What the survey shows in substance

The results indicate that most respondents view this issue through the lens of human dignity and self-determination rather than as an abstract moral argument. Support is clearly dominant, suggesting euthanasia is increasingly seen as a real-life question rather than only an ideological one. That shifts public attention from principle-level confrontation toward practical conditions.

The primary divide runs across age groups

Support for euthanasia remains notably strong even among older Estonians: in 65+ groups, those in favor still clearly outnumber those opposed. In other words, greater caution with age does not automatically translate into rejection.

Support for euthanasia by age group (%)

Chart type: chart

| Label | Support (%) |
| --- | --- |
| Total | 78.2 |
| Age groups | null |
| 15-24 | 79.7 |
| 25-34 | 90.5 |
| 35-49 | 83.7 |
| 50-64 | 74.5 |
| 65-74 | 68.9 |
| 75+ | 68 |

Who is more doubtful, who is more opposed?

The strongest concentration of doubt and opposition appears among non-Estonians, especially in older age groups. Still, the picture is not binary: support does not disappear in those groups, but caution becomes more prominent given the irreversible nature of the decision.

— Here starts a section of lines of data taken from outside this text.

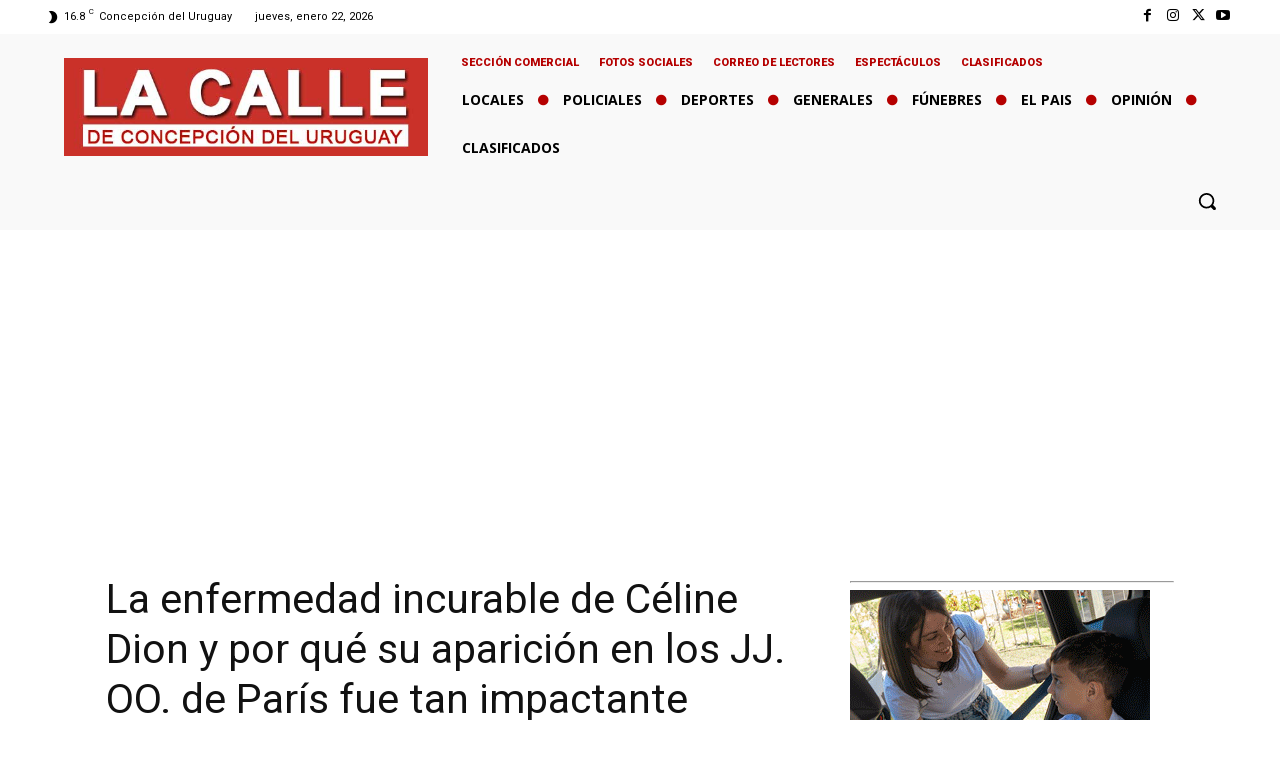

--- FILE ---
content_type: text/html; charset=utf-8
request_url: https://www.google.com/recaptcha/api2/aframe
body_size: 267
content:
<!DOCTYPE HTML><html><head><meta http-equiv="content-type" content="text/html; charset=UTF-8"></head><body><script nonce="ToBE7k2rjXhYeNynFfHOqw">/** Anti-fraud and anti-abuse applications only. See google.com/recaptcha */ try{var clients={'sodar':'https://pagead2.googlesyndication.com/pagead/sodar?'};window.addEventListener("message",function(a){try{if(a.source===window.parent){var b=JSON.parse(a.data);var c=clients[b['id']];if(c){var d=document.createElement('img');d.src=c+b['params']+'&rc='+(localStorage.getItem("rc::a")?sessionStorage.getItem("rc::b"):"");window.document.body.appendChild(d);sessionStorage.setItem("rc::e",parseInt(sessionStorage.getItem("rc::e")||0)+1);localStorage.setItem("rc::h",'1769078001480');}}}catch(b){}});window.parent.postMessage("_grecaptcha_ready", "*");}catch(b){}</script></body></html>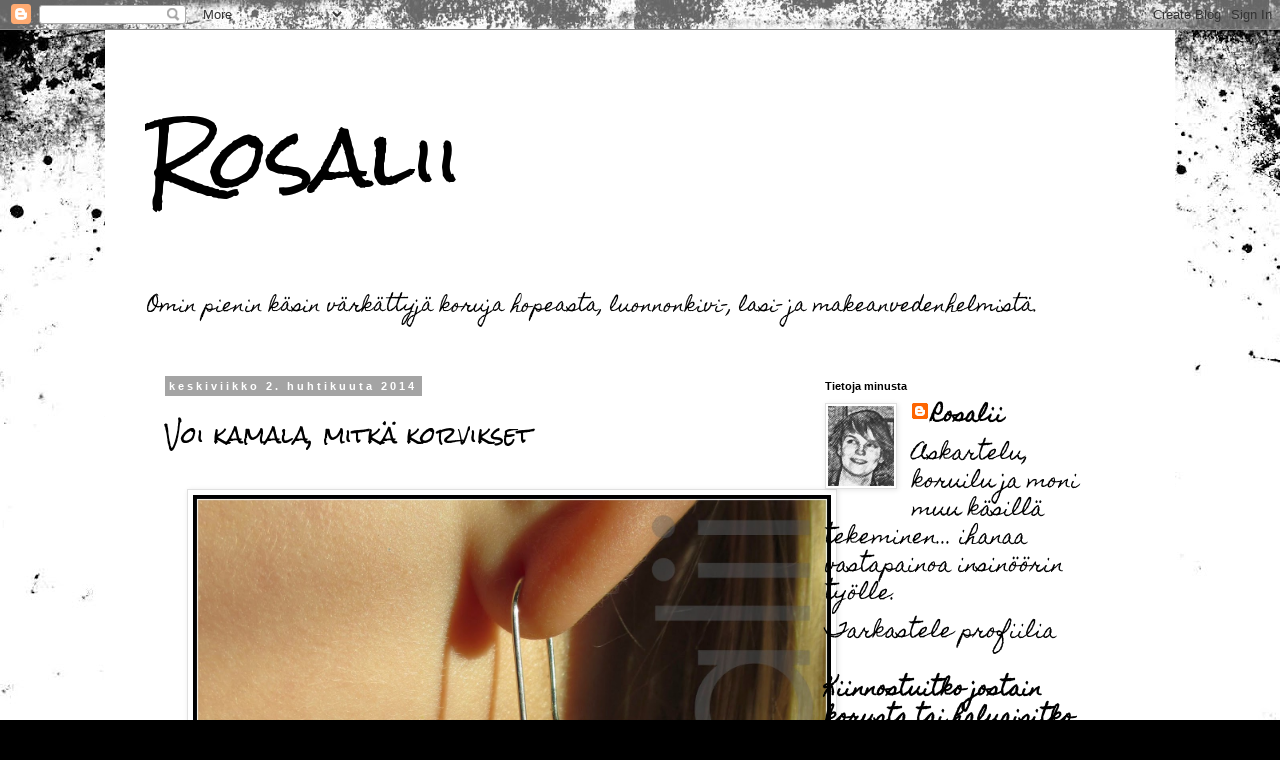

--- FILE ---
content_type: text/html; charset=UTF-8
request_url: https://rosalii-koruilee.blogspot.com/b/stats?style=BLACK_TRANSPARENT&timeRange=ALL_TIME&token=APq4FmCP65RLnUKetSlCzZXq7gA3_VeAJFDyG47OE-v7nudHFrq6LA3PThuYgEUPOEltvkkdMU8LBjA6LVkHXkvmDgiyWs7PpA
body_size: -35
content:
{"total":10685,"sparklineOptions":{"backgroundColor":{"fillOpacity":0.1,"fill":"#000000"},"series":[{"areaOpacity":0.3,"color":"#202020"}]},"sparklineData":[[0,10],[1,20],[2,15],[3,30],[4,60],[5,10],[6,5],[7,25],[8,10],[9,5],[10,5],[11,10],[12,10],[13,15],[14,15],[15,0],[16,20],[17,10],[18,10],[19,10],[20,5],[21,25],[22,5],[23,0],[24,20],[25,25],[26,15],[27,0],[28,10],[29,5]],"nextTickMs":3600000}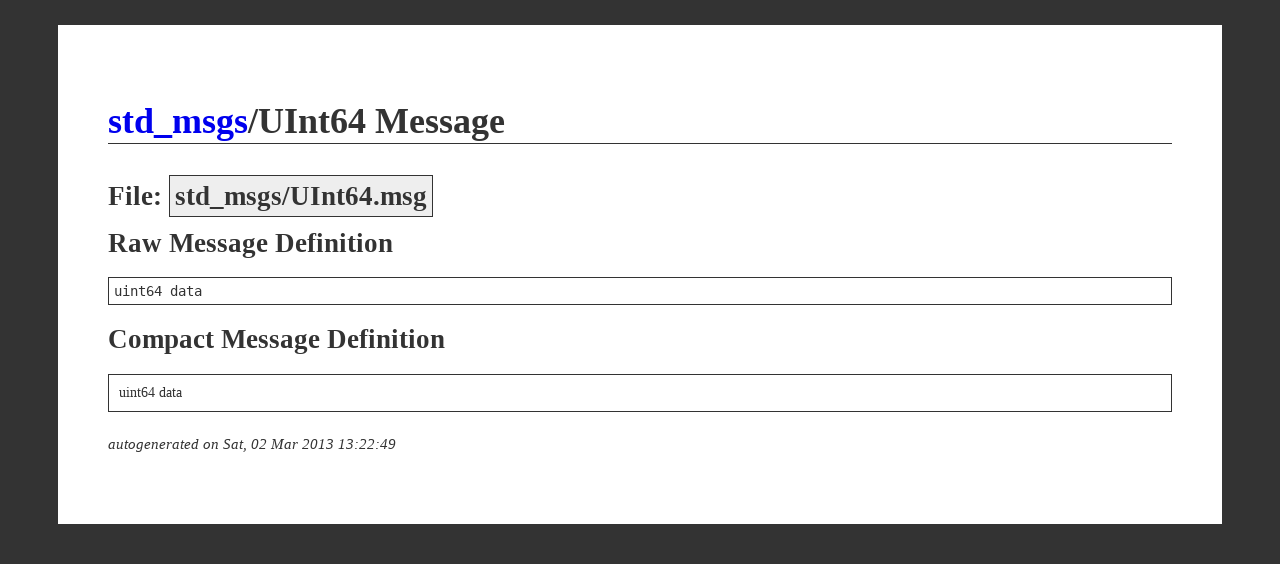

--- FILE ---
content_type: text/html
request_url: http://docs.ros.org/en/electric/api/std_msgs/html/msg/UInt64.html
body_size: 725
content:
<html>
<head>
<title>std_msgs/UInt64 Documentation</title>
<link type="text/css" rel="stylesheet" href="../msg-styles.css" />
<link rel="canonical" href="http://docs.ros.org/electric/api/std_msgs/html/msg/UInt64.html" />
</head>
<body>

<div id="container">

<h1 class="msg-title"><a href="../index-msg.html">std_msgs</a>/UInt64 Message</h1>

<div class="msg">

<h2>File: <span class="filename">std_msgs/UInt64.msg</filename></h2>

<h2>Raw Message Definition</h2>
<div class="raw-msg">
uint64&nbsp;data<br/>
</div>

<h2>Compact Message Definition</h2>
<div class="fancy-msg">
uint64 data<br />
</div>


</div>

<p class="footer"><small><em>autogenerated on Sat, 02 Mar 2013 13:22:49</em></small></p>

</div>

</body>
</html>
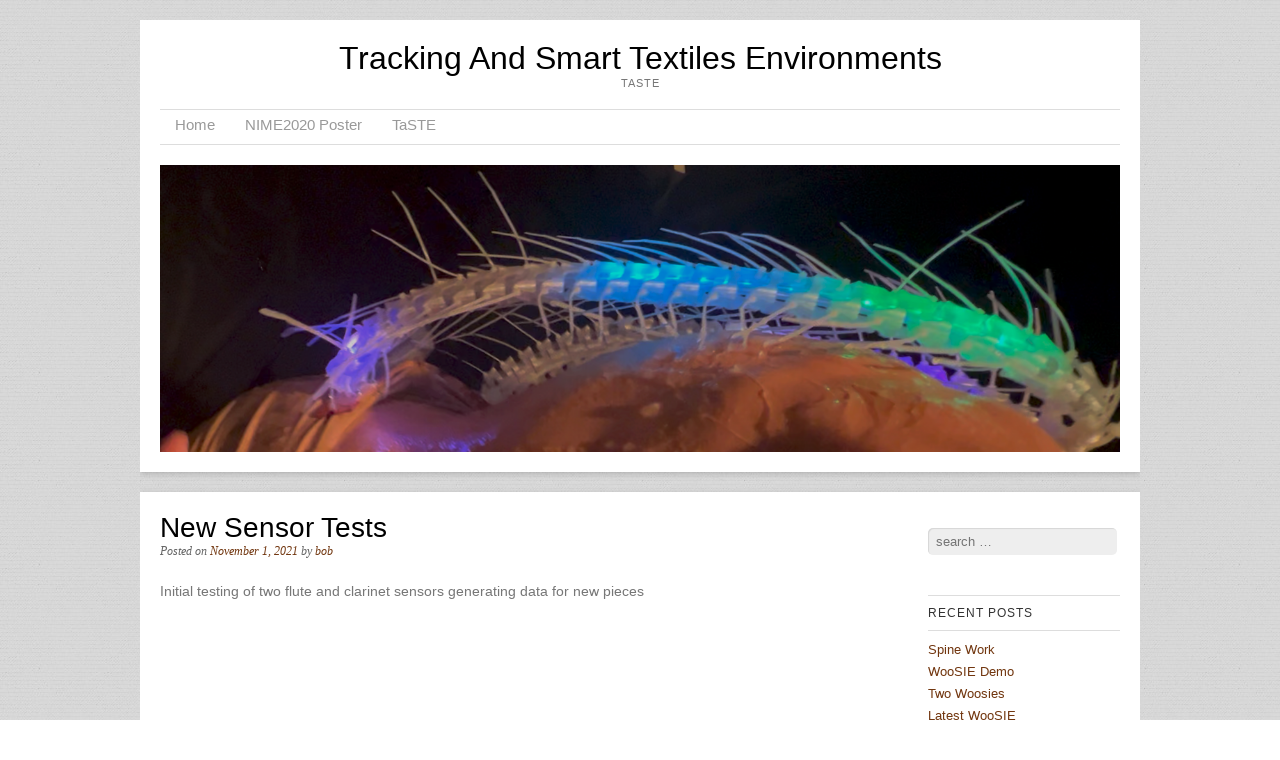

--- FILE ---
content_type: text/html; charset=utf-8
request_url: https://accounts.google.com/o/oauth2/postmessageRelay?parent=https%3A%2F%2Fblogs.ubc.ca&jsh=m%3B%2F_%2Fscs%2Fabc-static%2F_%2Fjs%2Fk%3Dgapi.lb.en.2kN9-TZiXrM.O%2Fd%3D1%2Frs%3DAHpOoo_B4hu0FeWRuWHfxnZ3V0WubwN7Qw%2Fm%3D__features__
body_size: 161
content:
<!DOCTYPE html><html><head><title></title><meta http-equiv="content-type" content="text/html; charset=utf-8"><meta http-equiv="X-UA-Compatible" content="IE=edge"><meta name="viewport" content="width=device-width, initial-scale=1, minimum-scale=1, maximum-scale=1, user-scalable=0"><script src='https://ssl.gstatic.com/accounts/o/2580342461-postmessagerelay.js' nonce="9NSktBsnkMmrmrV12IIi6Q"></script></head><body><script type="text/javascript" src="https://apis.google.com/js/rpc:shindig_random.js?onload=init" nonce="9NSktBsnkMmrmrV12IIi6Q"></script></body></html>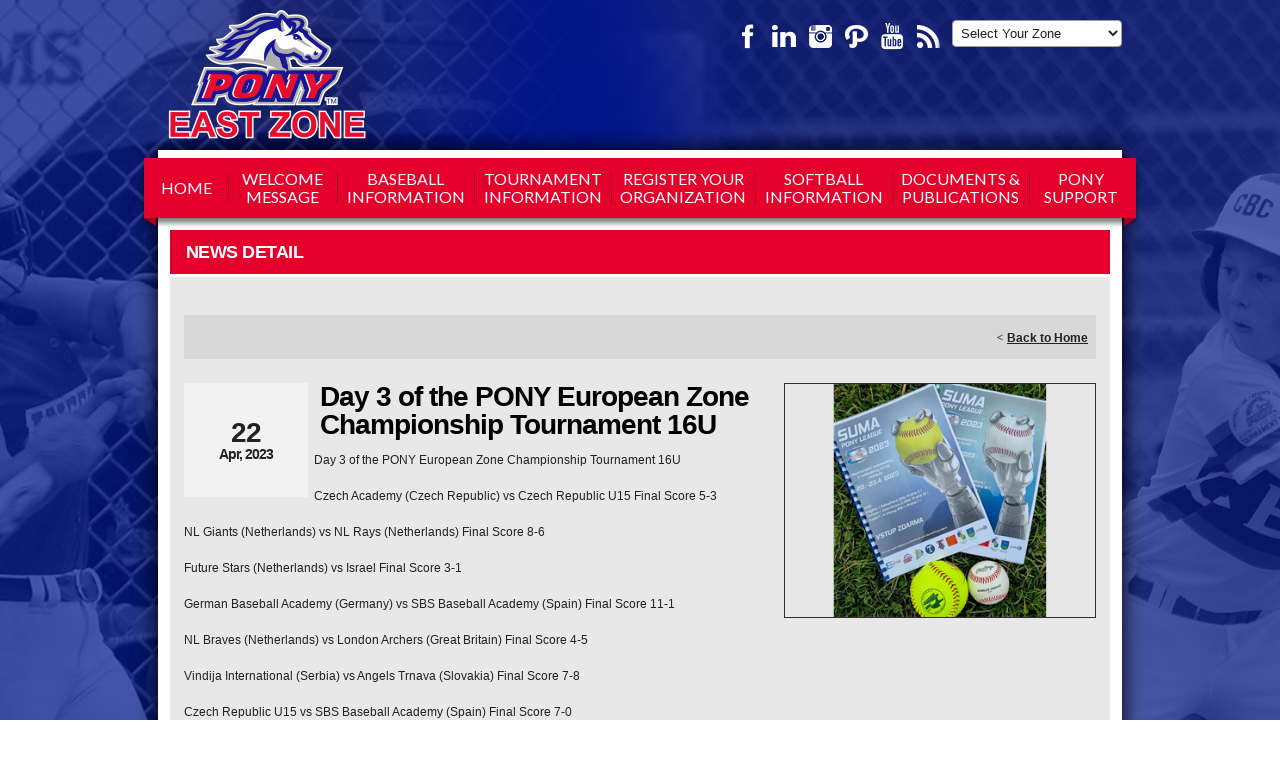

--- FILE ---
content_type: text/css
request_url: https://dt5602vnjxv0c.cloudfront.net/portals/_default/containers/skin037/container.css?cdv=298
body_size: 415
content:
/*Default Container css*/
/********************************************************************/
.dfContainer							{ padding: 0 0 18px 0; }
.dfContainer h2.head						{ font-family: 'Open+Sans',Arial,Helvetica,sans-serif; font-size: 18px; line-height: 28px; 
										font-weight: 600; color: #fff; text-transform: uppercase; padding: 8px 16px; background: #e4002b; 
										border-bottom: 3px solid #fff; }
.dfContainer h2.head .title				{ display: block; }
.dfContainer .content					{ background: #e8e8e8; padding: 14px; overflow-y: visible; }


--- FILE ---
content_type: application/javascript
request_url: https://data.pendo.io/data/guide.js/d0fb86a4-67dd-4d7f-4b96-86358c9a1ce7?id=20&jzb=eJydj01vMiEUhf8LC1fODMyX1MS0TWzSbmyTfmwnV7j6kiIQYKym8b8Lvqndd3d4bs7hnG-yV0FF658kmZPh5WG1fB7eho7NGuQdLWBNsWgBeMFBdAUK1rCNYJu27smUgBB2NDF7zaj1lIxep5h_MbowryqEEEtnzbG0flstcQOjjiUEd7iNsFZywWg7o20_2WXN6p5xPjH4FT7xmMjjil1eSbY962Z8IqJeZCIxgtKpgNXy47f__w67dJQQgcyv47JUfxmowWxH2GKyohneX--cDepATtfpP8n560QdeDTx_npLKFXJ9rqpKKtqeondow_KmozLht6UbHDeykJZcjqdAc5Sf4c&v=2.309.1_prod-io&ct=1769177016797
body_size: 119
content:
pendo.guidesPayload({"guides":[],"normalizedUrl":"http://east.pony.org/Default.aspx?ctl=newsdetail\u0026mid=1126188\u0026newsid=461578\u0026newskeyid=HN1\u0026tabid=1047046","lastGuideStepSeen":{"isMultiStep":false,"state":""},"guideWidget":{"enabled":false,"hidePoweredBy":false},"guideCssUrl":"","throttling":{"count":1,"enabled":true,"interval":1,"unit":"Day"},"autoOrdering":[],"globalJsUrl":"","segmentFlags":[],"designerEnabled":false,"features":null,"id":"20","preventCodeInjection":false});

Support for euthanasia by ethnicity (%)

Chart type: chart

| Label | Support | Opposition | Do not know |
| --- | --- | --- | --- |
| Estonians | 83.7 | 11 | 5.3 |
| Other + Russian | 67.2 | 24.8 | 8 |

What this implies

Support levels are now high enough for this issue to merit calm, substantive policy-level handling. This creates space to discuss what conditions and safeguards would be necessary in Estonia if such an option were ever formally considered. Under the current legal situation, many people and families remain in a gray zone where choices are emotionally difficult and the framework is unclear.

In January 2026, Opinion Estonia conducted a representative online survey with 1,018 respondents. The exact question was: “Kas raskelt ja parandamatult haigel inimesel peaks olema õigus arsti abiga oma elu lõpetada?” In this article, “support” combines “yes, definitely” + “rather yes”, and “opposition” combines “rather no” + “definitely not”. Very small subgroup results should be interpreted with caution.